## Dataset rows
==============================

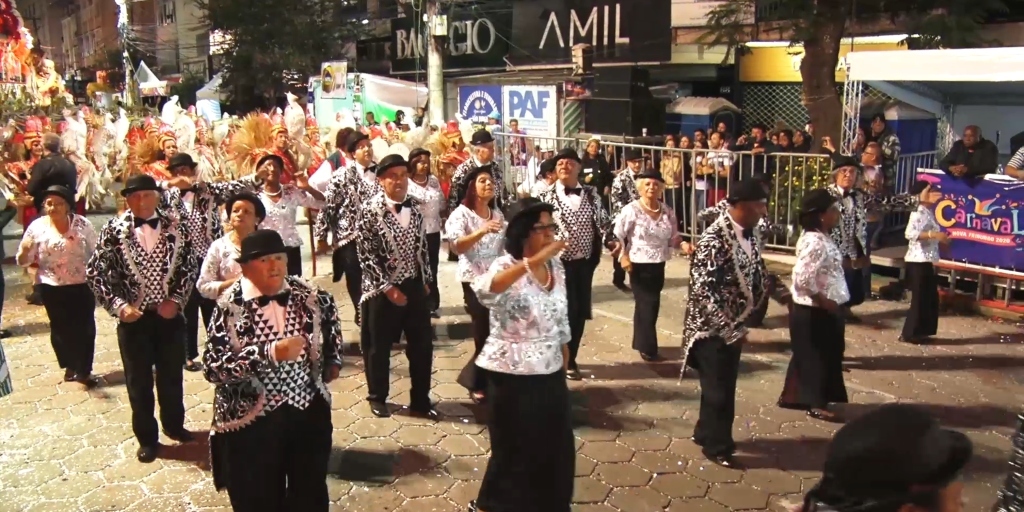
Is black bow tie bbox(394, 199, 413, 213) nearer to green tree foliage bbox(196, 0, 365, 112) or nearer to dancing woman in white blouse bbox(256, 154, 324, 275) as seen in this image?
dancing woman in white blouse bbox(256, 154, 324, 275)

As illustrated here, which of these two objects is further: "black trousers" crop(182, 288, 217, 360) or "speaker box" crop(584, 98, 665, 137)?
"speaker box" crop(584, 98, 665, 137)

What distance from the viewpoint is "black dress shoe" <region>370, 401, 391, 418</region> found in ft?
19.6

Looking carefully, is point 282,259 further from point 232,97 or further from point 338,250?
point 232,97

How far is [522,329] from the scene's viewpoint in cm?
408

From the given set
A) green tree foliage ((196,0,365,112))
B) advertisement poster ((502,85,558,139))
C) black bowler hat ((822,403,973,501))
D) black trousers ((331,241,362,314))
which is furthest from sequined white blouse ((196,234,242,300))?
green tree foliage ((196,0,365,112))

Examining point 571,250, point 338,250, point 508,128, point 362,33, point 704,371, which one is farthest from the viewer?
point 362,33

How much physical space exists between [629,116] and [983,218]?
5.52m

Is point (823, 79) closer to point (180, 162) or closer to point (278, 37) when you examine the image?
point (180, 162)

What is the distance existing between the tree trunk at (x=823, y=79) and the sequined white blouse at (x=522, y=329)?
9.48 meters

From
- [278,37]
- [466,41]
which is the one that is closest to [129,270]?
[466,41]

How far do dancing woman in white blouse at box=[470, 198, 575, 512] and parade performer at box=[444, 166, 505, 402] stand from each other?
68.7 inches

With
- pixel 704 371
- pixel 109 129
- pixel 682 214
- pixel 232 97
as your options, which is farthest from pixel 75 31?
pixel 704 371

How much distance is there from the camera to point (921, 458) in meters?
1.93

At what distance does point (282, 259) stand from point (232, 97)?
28.0m
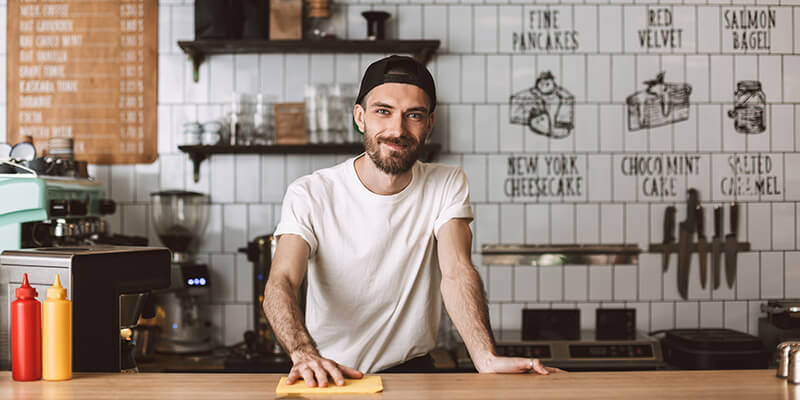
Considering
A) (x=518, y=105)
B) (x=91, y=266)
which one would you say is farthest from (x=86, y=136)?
(x=518, y=105)

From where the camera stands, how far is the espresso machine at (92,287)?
1569mm

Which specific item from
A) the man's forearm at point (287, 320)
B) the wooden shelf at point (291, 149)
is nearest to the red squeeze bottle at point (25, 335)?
the man's forearm at point (287, 320)

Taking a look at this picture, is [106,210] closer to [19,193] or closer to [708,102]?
[19,193]

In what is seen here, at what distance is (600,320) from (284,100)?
1.83 m

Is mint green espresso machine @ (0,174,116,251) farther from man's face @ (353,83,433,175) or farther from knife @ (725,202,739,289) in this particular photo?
knife @ (725,202,739,289)

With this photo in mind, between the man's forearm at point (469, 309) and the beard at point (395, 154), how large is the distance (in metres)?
0.34

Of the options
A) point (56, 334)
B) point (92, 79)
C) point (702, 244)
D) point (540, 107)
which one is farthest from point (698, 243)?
point (92, 79)

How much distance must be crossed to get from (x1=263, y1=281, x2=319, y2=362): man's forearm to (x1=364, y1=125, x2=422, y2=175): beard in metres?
0.43

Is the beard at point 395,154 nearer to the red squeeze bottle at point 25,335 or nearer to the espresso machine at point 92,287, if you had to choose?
the espresso machine at point 92,287

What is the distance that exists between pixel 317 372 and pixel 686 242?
237cm

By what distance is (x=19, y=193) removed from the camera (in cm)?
216

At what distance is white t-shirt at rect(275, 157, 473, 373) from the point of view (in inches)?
75.9

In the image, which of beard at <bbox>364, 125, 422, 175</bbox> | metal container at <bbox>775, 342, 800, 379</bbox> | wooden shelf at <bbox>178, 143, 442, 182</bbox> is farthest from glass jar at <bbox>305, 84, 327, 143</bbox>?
metal container at <bbox>775, 342, 800, 379</bbox>

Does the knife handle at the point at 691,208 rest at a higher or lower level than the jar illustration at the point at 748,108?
lower
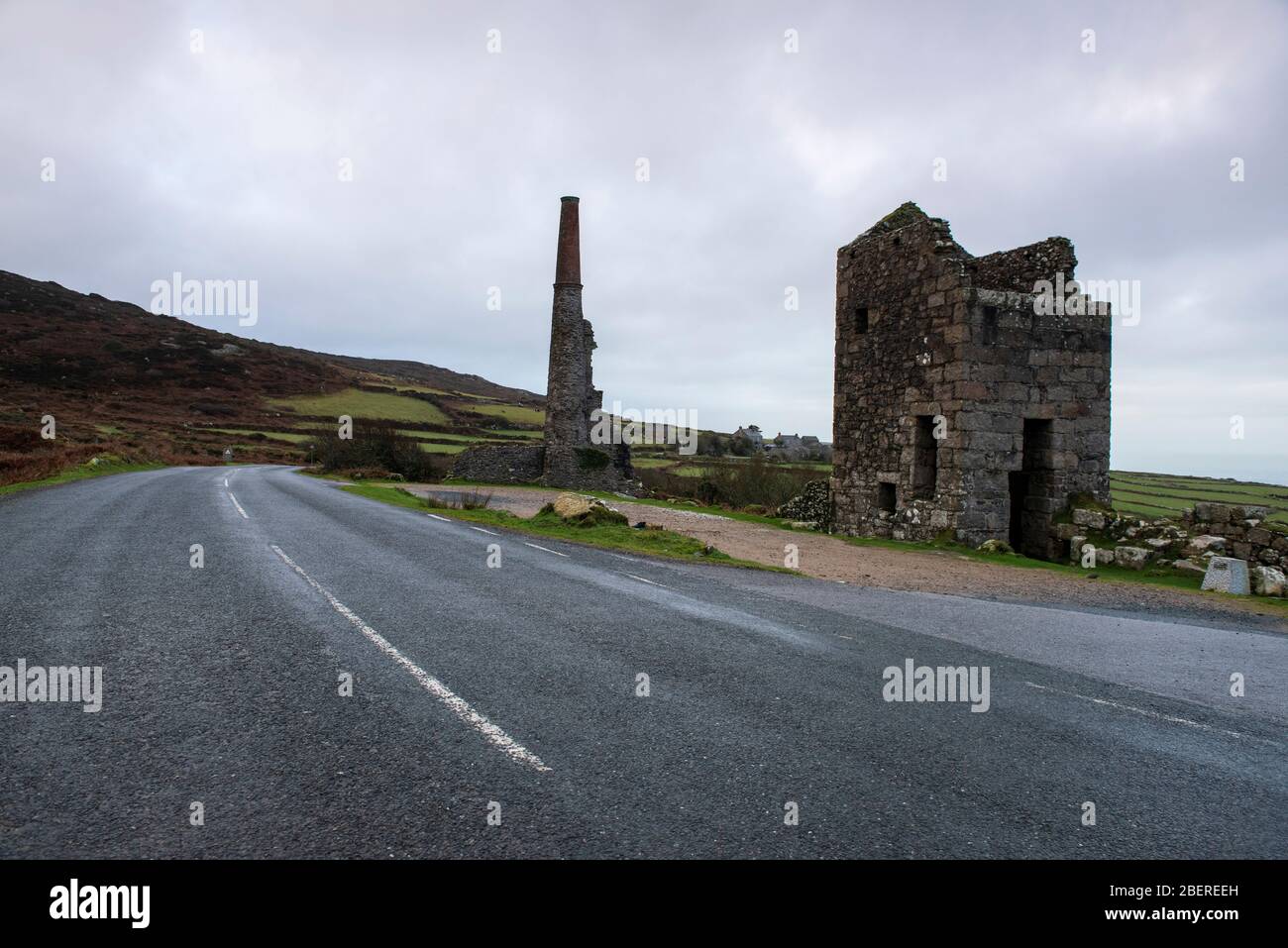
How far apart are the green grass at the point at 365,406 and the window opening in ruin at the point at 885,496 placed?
66.4 meters

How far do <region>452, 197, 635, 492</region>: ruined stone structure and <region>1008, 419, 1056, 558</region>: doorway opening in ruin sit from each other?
23.0 meters

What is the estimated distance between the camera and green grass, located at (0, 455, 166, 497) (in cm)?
2472

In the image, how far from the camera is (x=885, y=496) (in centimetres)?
2095

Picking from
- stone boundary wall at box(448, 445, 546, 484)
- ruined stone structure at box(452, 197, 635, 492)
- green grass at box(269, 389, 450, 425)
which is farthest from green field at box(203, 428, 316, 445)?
ruined stone structure at box(452, 197, 635, 492)

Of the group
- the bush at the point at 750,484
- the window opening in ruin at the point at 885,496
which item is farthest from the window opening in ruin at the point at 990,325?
the bush at the point at 750,484

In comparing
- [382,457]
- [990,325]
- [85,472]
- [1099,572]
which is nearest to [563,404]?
[382,457]

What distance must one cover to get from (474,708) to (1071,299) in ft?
58.5

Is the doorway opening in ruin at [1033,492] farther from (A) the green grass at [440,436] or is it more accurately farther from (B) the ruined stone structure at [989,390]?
(A) the green grass at [440,436]

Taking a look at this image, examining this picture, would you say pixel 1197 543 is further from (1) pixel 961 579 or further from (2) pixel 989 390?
(1) pixel 961 579

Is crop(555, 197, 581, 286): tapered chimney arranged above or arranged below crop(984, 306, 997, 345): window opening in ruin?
above

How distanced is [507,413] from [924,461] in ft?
285

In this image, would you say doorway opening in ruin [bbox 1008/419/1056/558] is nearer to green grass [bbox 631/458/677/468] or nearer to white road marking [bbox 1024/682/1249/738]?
white road marking [bbox 1024/682/1249/738]
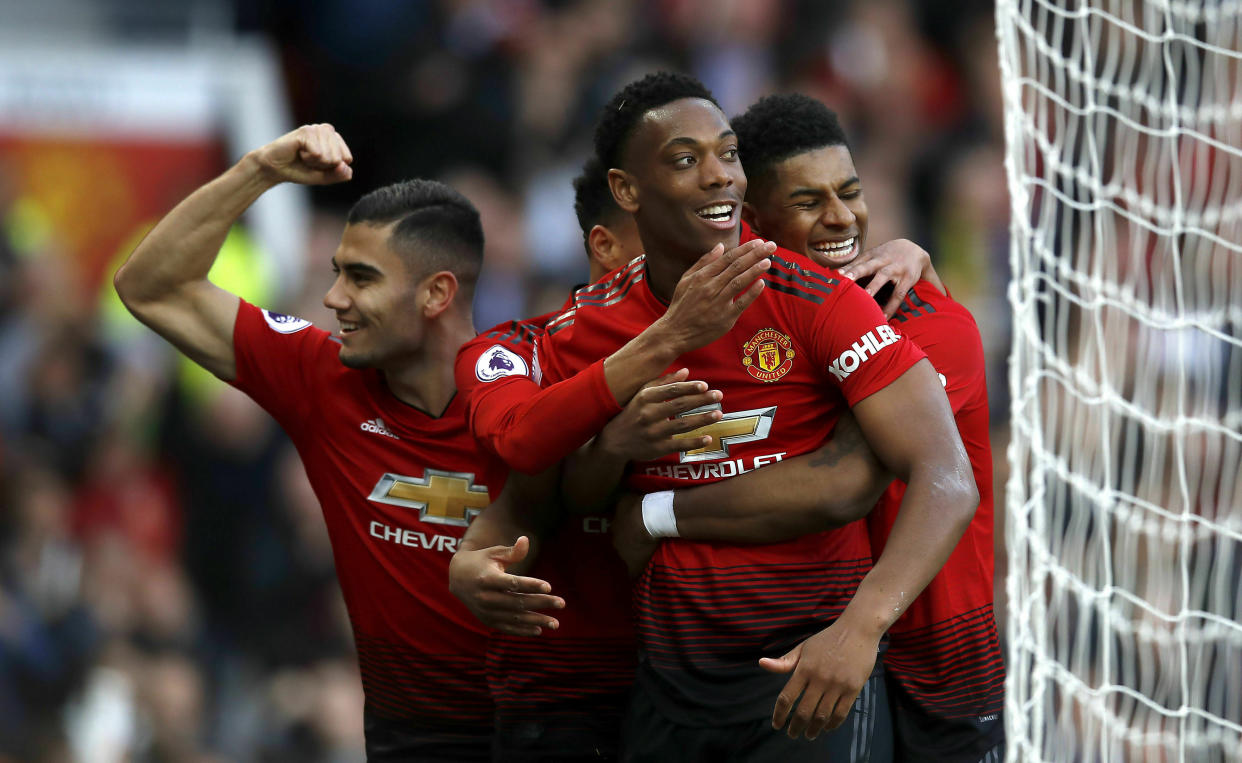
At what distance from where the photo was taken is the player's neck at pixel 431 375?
4.18 metres

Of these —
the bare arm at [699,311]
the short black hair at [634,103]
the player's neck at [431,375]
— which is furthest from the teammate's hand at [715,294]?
the player's neck at [431,375]

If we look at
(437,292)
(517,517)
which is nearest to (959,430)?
(517,517)

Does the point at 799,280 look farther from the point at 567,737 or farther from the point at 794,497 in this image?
the point at 567,737

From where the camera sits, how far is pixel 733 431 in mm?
3197

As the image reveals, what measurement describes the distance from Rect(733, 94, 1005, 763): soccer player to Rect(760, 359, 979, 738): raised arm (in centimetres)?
53

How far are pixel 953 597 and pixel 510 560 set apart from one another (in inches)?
40.5

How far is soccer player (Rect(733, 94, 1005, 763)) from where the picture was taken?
350cm

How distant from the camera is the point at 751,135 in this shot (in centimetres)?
379

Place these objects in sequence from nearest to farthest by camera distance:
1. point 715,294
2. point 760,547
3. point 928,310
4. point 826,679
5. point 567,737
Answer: point 826,679 → point 715,294 → point 760,547 → point 928,310 → point 567,737

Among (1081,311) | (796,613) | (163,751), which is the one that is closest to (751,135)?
(796,613)

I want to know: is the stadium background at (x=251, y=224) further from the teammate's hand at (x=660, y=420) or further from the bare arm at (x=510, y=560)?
the teammate's hand at (x=660, y=420)

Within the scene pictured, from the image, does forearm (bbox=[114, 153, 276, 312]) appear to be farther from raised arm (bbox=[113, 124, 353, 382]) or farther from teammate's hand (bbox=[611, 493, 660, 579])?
teammate's hand (bbox=[611, 493, 660, 579])

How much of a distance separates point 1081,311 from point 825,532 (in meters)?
3.81

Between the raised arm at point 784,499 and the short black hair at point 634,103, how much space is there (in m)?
0.78
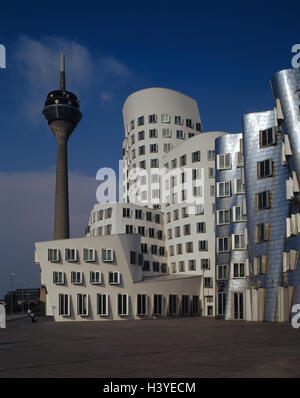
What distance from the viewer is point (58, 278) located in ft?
203

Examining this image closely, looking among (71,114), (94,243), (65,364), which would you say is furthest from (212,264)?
(65,364)

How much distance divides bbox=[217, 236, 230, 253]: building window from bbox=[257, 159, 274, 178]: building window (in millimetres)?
12372

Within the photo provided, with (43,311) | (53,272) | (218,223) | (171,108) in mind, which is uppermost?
(171,108)

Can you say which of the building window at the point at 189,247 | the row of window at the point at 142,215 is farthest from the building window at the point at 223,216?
the row of window at the point at 142,215

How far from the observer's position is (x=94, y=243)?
2480 inches

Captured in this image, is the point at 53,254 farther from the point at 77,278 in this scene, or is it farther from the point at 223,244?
the point at 223,244

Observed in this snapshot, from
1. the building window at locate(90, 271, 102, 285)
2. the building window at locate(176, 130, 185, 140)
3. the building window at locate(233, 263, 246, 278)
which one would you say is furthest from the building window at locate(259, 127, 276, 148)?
the building window at locate(176, 130, 185, 140)

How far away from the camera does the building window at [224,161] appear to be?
62.0m

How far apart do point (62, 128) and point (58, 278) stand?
5499 centimetres

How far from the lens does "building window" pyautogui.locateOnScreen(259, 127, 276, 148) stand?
168ft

==============================

Update the records, starting at the line that has "In comparing" and stopping after the line that has "Answer: point 826,679", so that "soccer player" becomes "football player" and nothing else changes. Leave the pictures out of your version.

## The reply
In comparing
- [382,457]
- [990,325]
- [85,472]
- [1099,572]
which is nearest to [563,404]?
[382,457]

What distance must one cover to get from (474,708) to (1071,299) in ft?
58.5

Is the doorway opening in ruin at [1033,492] farther from (A) the green grass at [440,436] or is it more accurately farther from (B) the ruined stone structure at [989,390]?
(A) the green grass at [440,436]

Taking a look at this image, examining this picture, would you say pixel 1197 543 is further from (1) pixel 961 579 or further from (2) pixel 989 390?
(1) pixel 961 579

Is crop(555, 197, 581, 286): tapered chimney arranged above or arranged below crop(984, 306, 997, 345): window opening in ruin?
above

How distanced is [507,413] from [924,461] in ft?
285

In this image, would you say doorway opening in ruin [bbox 1008/419/1056/558] is nearer to green grass [bbox 631/458/677/468] or nearer to white road marking [bbox 1024/682/1249/738]?
white road marking [bbox 1024/682/1249/738]
At what distance from where the photo was taken is the player's neck at pixel 431 375?
4.18 metres

Of these —
the bare arm at [699,311]
the short black hair at [634,103]
the player's neck at [431,375]
— which is furthest from the teammate's hand at [715,294]?
the player's neck at [431,375]

If we look at
(437,292)
(517,517)
which is nearest to (959,430)?
(517,517)

Does the point at 799,280 look farther from the point at 567,737 or farther from the point at 794,497 in this image?
the point at 567,737

From where the camera sits, how far is pixel 733 431 in mm?
3197

As the image reveals, what measurement describes the distance from Rect(733, 94, 1005, 763): football player to Rect(760, 359, 979, 738): raised arm (in centimetres)?
53

How far are pixel 953 597 and pixel 510 560 set apart from one another (in inches)?
40.5

How far is football player (Rect(733, 94, 1005, 763)) from where the picture was taken?
350cm

How distant from the camera is the point at 751,135 in this shot (in centimetres)?
379

Place these objects in sequence from nearest to farthest by camera distance:
1. point 715,294
2. point 760,547
3. point 928,310
4. point 826,679
5. point 567,737
Answer: point 826,679 → point 715,294 → point 760,547 → point 928,310 → point 567,737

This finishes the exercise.